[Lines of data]
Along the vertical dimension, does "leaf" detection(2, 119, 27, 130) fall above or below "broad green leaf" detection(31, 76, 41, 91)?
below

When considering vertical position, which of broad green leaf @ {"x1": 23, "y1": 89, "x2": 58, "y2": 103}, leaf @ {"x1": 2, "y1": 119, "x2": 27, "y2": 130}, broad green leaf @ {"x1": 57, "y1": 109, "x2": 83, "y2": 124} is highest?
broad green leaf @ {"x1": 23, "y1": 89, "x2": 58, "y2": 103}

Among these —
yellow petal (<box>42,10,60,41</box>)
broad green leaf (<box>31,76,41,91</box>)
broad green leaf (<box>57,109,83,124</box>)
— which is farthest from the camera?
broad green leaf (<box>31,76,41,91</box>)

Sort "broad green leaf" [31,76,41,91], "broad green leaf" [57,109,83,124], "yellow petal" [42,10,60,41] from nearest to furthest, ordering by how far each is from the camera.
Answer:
...
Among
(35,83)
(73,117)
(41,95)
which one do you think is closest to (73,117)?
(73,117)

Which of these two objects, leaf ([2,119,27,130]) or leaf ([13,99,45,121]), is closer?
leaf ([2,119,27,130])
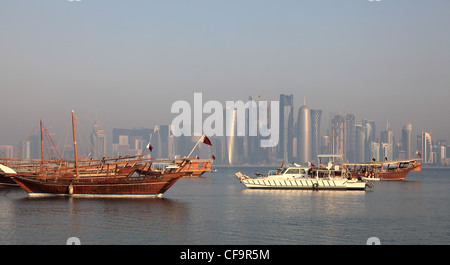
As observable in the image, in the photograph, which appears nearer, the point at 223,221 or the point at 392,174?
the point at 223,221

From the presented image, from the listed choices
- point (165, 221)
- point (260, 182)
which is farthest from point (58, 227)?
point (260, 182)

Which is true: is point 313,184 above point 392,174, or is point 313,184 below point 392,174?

• _WHAT THIS TASK INVOLVES_:
Copy the stretch of lines above from the line that contains "From the presented" through the line that contains "Which is true: is", with both of those lines included, keeping every character the same.

• _RESPONSE TO THIS EXERCISE_:
From the presented image, from the listed choices
- point (165, 221)
- point (260, 182)
which is farthest from point (58, 227)?
point (260, 182)

Which is true: is point 313,184 above point 392,174, or is point 313,184 below point 392,174?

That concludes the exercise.